¿Qué
puedo decir de Maggie Wilson? La verdad es que no gran cosa. La
primera vez que la vi estaba maniatada en un granero. A una chica que
trabaja como croupier no le conviene tener las manos tan
largas. Por aquel entonces se llamaba Rita Medina. Cuando encontró a
un tipo vulgar y carente de todo atractivo, no lo pensó dos veces.

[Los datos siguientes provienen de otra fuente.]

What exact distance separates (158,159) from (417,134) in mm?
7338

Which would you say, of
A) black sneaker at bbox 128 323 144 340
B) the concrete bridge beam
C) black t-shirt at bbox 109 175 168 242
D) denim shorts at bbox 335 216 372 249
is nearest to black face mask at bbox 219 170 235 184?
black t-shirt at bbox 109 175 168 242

Se casó con él inmediatamente. Sólo le interesaba el apellido, y
el de Wilson le pareció la quintaesencia de lo anglosajón, a pesar
de que aquel pavo era en realidad medio japonés. Lo abandonó a las
dos semanas. La señora Wilson se tiñó el pelo y se lanzó al
estrellato, o más bien se estrelló. Empezó actuando en algunos
cortos medio pornográficos, y terminó haciendo películas porno por
completo. Sácame de este horrible ambiente, cariño, me suplicó
angustiada. La saqué aunque no resultó nada fácil.
La
Maggie teñida de rubia parecía brillar con luz propia. Tenía la
nariz respingona, las tetas respingonas y el culo respingón. Una
belleza latina y Wilson a partes iguales. Atesoraba entre sus piernas
aromas atlánticos, y ese exquisito sabor acre y un poco ácido que
tanto saben apreciar los verdaderos gourmets. Hay ostras que
no necesitan limón. Técnicamente Maggie no era una puta, pero lo
cierto es que cuando se quitaba las bragas no podías evitar la
inquietante sensación que produce el sonido de calderilla que hacen
al abrirse las cajas registradoras. Quiero pedirte un gran favor,
cariño, solía susurrar después de aplastar su cigarrillo en el
cenicero de la mesita de noche. Un día se enfurruñó conmigo cuando
respondí a su ruego con un gesto de fastidio. A partir de entonces
no volvió a pedir nada. Era yo (ya sabéis que soy un blandengue)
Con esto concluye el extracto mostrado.